Unified Data Management for Hybrid Analytics
Due to an ever-growing digitalization of the everyday life, massive amounts of data start to be accumulated, providing larger and large volumes of historical data (past data) on more and more monitored systems. At the same time, an up-to-date vision of the actual status of these systems is offered by the increasing number of sources of real-time data (present data). Today’s data analytics systems correlate these two types of data (past and present) to predict the future evolution of the systems to enable decision making. However, the relevance of such decisions is limited by the knowledge already accumulated in the past. Our vision consists in improving this decision process by enriching the knowledge acquired based on past data with what could be called future data generated by simulations of the system behavior under various hypothetical conditions that have not been met in the past.
Activity in 2019
Sub-goal 1: To support such analytics we advocate for unified data processing on converged, extreme-scale distributed environments. We are targeting a novel data processing architecture able to relevantly leverage and combine stream processing and batch processing in situ and in transit.

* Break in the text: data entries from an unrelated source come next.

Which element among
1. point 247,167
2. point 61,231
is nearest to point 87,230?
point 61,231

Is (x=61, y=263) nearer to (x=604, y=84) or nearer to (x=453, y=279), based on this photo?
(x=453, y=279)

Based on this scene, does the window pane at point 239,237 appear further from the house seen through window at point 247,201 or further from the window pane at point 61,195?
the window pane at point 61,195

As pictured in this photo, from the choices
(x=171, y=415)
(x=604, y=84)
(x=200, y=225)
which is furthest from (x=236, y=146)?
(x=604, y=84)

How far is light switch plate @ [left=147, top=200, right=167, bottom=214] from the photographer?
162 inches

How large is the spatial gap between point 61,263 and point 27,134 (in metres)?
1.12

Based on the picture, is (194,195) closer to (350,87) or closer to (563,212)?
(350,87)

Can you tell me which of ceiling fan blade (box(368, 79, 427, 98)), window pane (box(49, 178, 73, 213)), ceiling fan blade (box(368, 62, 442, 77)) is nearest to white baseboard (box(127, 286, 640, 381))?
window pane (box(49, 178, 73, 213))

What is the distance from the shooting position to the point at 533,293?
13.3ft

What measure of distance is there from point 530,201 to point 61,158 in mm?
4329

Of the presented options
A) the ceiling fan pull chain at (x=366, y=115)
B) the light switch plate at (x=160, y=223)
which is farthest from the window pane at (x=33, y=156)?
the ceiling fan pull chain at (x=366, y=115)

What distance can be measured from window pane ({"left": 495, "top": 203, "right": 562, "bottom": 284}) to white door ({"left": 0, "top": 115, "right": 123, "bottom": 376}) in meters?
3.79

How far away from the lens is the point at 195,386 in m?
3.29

Sub-goal 2: Leveraging on the previous goal, we aim to provide a set of design principles and to identify relevant several software libraries and components based on which such an architecture can be implemented as a demonstrator.
Results: The first sub-goal lead to the design of the Sigma architecture for data processing, leveraging data-driven analytics and simulations-driven analytics. It combines batch-based and stream-based Big Data processing techniques (i.e., the Lambda architecture) with in situ/in transit data processing techniques inspired by the HPC. This allows to collect, manage and process extreme volumes of past, real-time and simulated data. The architecture relies on two layers: (1) the data-driven layer leverages the unified Lambda architecture to update the simulation model dynamically using the past and real-time data through a continuous learning loop; (2) the computation-driven layer uses in situ and in transit processing to proactively control in real-time the targeted systems. The concept of the Sigma architecture was published as a white paper at the BDEC2 workshop 2019.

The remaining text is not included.